Eiland memperkirakan 70% hingga 80% terowongan Hamas masih utuh, dan sebagian besar jaringan yang masih ada tidak diketahui oleh militer Israel.

Dalam pernyataan pekan lalu, Menteri Pertahanan Israel Israel Katz mengatakan IDF akan mengalihkan perhatiannya untuk menghancurkan jaringan terowongan yang tersisa sebagai bagian dari proses pelucutan senjata Hamas. IDF mengatakan pihaknya sedang berupaya membongkar sebagian jaringan terowongan ketika beberapa tentaranya diserang pada hari Minggu.

Pejuang Hamas di Kota Gaza
Seorang militan Hamas di Kota Gaza pada hari Rabu.Ahmad Salem / Bloomberg melalui Getty Gambar

Kekuatan politik dan popularitas kelompok ini – yang merupakan komponen kunci dalam kemampuan mereka untuk merekrut, membangun kembali senjata dan menekan saingannya – telah rusak parah. Sekalipun warga Gaza marah kepada Israel karena membunuh hampir 70.000 warga Palestina selama perang, Hamas masih ikut disalahkan.
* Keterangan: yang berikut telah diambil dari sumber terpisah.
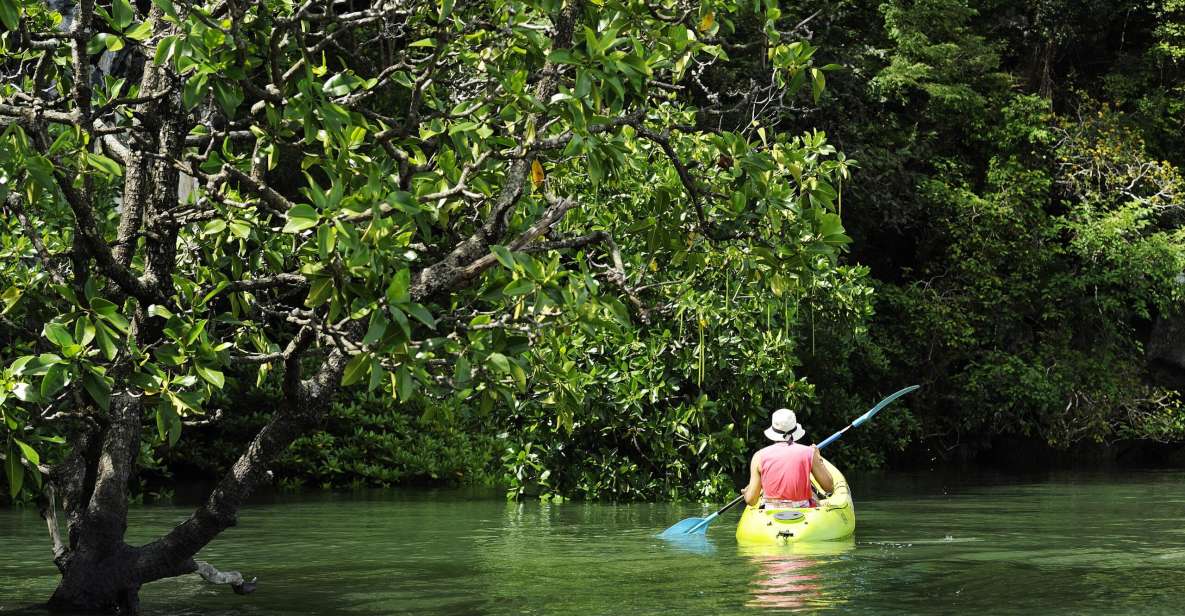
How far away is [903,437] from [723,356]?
9737 millimetres

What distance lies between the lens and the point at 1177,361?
2969 centimetres

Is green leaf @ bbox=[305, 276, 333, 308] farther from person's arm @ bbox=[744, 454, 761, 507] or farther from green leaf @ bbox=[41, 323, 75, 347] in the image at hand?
person's arm @ bbox=[744, 454, 761, 507]

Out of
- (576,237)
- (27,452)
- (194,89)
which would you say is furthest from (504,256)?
(27,452)

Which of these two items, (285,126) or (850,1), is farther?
(850,1)

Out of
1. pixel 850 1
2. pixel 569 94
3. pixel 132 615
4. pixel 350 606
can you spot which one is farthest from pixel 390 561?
pixel 850 1

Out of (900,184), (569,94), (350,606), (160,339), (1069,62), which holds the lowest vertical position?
(350,606)

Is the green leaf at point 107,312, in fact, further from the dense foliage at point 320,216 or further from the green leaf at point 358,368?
the green leaf at point 358,368

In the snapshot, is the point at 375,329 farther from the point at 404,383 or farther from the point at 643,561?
the point at 643,561

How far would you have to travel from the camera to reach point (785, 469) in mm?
13969

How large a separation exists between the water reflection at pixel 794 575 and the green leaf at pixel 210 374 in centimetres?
397

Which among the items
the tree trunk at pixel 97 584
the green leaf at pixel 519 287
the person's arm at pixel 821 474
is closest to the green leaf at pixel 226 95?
the green leaf at pixel 519 287

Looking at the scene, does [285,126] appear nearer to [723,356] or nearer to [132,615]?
[132,615]

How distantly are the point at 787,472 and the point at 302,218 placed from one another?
8.06 meters

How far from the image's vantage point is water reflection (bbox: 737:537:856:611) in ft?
32.2
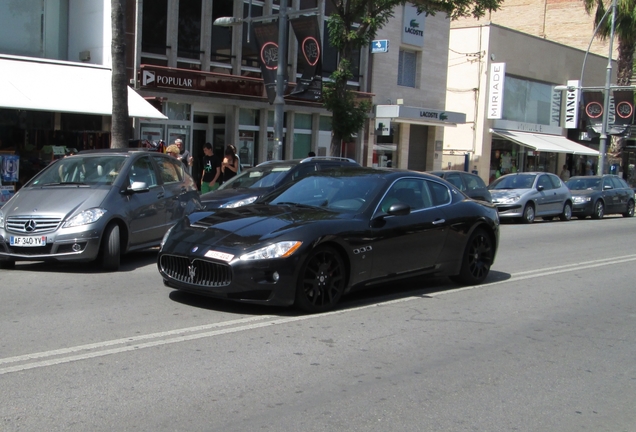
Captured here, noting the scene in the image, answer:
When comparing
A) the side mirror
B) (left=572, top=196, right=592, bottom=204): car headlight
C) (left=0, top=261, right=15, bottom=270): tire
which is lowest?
(left=0, top=261, right=15, bottom=270): tire

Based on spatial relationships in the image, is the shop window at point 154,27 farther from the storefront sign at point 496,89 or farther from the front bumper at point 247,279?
the storefront sign at point 496,89

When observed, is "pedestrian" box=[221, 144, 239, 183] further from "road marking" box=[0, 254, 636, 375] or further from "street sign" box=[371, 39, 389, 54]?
"street sign" box=[371, 39, 389, 54]

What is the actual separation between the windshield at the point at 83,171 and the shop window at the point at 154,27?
37.6 feet

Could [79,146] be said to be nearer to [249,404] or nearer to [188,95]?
[188,95]

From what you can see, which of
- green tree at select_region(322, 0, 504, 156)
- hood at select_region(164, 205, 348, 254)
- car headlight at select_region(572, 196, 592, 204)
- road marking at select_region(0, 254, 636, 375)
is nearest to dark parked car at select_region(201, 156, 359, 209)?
hood at select_region(164, 205, 348, 254)

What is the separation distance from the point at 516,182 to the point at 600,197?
4.23 m

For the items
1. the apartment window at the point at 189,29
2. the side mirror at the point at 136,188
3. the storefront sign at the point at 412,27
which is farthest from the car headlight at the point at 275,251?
the storefront sign at the point at 412,27

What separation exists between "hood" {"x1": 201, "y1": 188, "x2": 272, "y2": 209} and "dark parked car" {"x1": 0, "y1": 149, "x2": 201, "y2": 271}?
27.0 inches

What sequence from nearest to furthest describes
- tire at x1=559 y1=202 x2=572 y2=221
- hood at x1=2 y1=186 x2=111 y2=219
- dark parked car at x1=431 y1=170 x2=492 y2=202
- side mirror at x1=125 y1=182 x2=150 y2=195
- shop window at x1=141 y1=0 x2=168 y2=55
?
1. hood at x1=2 y1=186 x2=111 y2=219
2. side mirror at x1=125 y1=182 x2=150 y2=195
3. dark parked car at x1=431 y1=170 x2=492 y2=202
4. shop window at x1=141 y1=0 x2=168 y2=55
5. tire at x1=559 y1=202 x2=572 y2=221

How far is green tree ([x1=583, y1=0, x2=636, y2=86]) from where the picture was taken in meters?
35.2

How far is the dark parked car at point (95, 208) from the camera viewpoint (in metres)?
9.16

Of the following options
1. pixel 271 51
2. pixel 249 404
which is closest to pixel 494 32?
pixel 271 51

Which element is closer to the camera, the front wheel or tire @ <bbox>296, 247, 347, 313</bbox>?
tire @ <bbox>296, 247, 347, 313</bbox>

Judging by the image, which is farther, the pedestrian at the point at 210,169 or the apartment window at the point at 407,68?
the apartment window at the point at 407,68
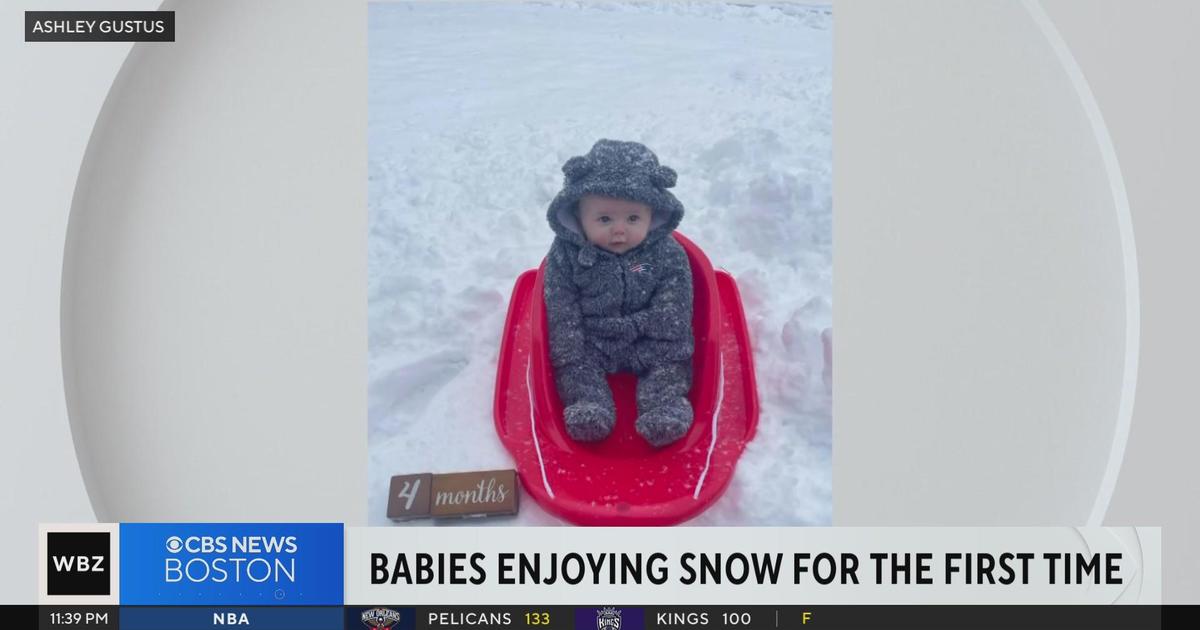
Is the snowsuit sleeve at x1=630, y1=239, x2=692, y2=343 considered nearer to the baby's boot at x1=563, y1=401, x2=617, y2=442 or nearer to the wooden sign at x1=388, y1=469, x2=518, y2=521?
the baby's boot at x1=563, y1=401, x2=617, y2=442

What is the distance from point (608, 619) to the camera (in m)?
1.49

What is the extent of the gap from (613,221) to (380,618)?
2.53 feet

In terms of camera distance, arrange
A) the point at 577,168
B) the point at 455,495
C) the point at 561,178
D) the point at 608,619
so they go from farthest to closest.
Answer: the point at 561,178 → the point at 577,168 → the point at 455,495 → the point at 608,619

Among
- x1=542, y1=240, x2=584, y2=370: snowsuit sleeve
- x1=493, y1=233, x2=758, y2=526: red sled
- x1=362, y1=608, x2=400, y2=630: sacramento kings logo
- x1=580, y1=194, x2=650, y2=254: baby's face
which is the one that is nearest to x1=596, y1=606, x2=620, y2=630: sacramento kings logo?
x1=493, y1=233, x2=758, y2=526: red sled

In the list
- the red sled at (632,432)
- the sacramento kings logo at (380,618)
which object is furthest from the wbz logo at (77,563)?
the red sled at (632,432)

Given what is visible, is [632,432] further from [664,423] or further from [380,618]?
[380,618]

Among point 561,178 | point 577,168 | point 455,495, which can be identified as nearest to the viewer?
point 455,495

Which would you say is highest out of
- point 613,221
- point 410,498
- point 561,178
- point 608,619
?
point 561,178

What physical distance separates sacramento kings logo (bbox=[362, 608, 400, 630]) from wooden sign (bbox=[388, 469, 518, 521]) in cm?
20

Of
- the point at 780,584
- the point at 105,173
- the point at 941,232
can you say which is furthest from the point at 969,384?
the point at 105,173

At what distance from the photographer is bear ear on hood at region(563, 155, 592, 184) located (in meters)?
1.79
“Secara politik, Hamas benar-benar berada dalam kekacauan,” kata Ahmed Fouad Alkhatib, kepala proyek Penyelarasan Kembali Palestina di Dewan Atlantik, yang keluarganya berasal dari Jalur Gaza. “Mereka tidak benar-benar memiliki program politik. Mereka tidak memiliki agenda yang menarik di Gaza.”

Namun tidak seperti kelompok teroris Negara Islam, atau ISIS, dan Al Qaeda – dua kelompok teror yang kekuatannya telah dibatasi oleh perang melawan teror yang dipimpin AS selama seperempat abad terakhir – Hamas memimpin konstituen geografis yang sebenarnya.

“Ini bukanlah organisasi teroris yang datang entah dari mana dan berhasil menguasai suatu wilayah dengan menyebarkan ketakutan dan teror,” kata Eiland. “Hamas adalah perwakilan sejati rakyat Gaza.”

Di luar Gaza, Hamas juga mendapat pujian karena mengubah opini global terhadap Israel, kata Alkhatib.

“Hamas merasa bahwa perubahan ini adalah sesuatu yang mereka hasilkan sendiri,” katanya. “Dan Hamas mengaitkan hal ini dengan gambaran strategisnya di lapangan.”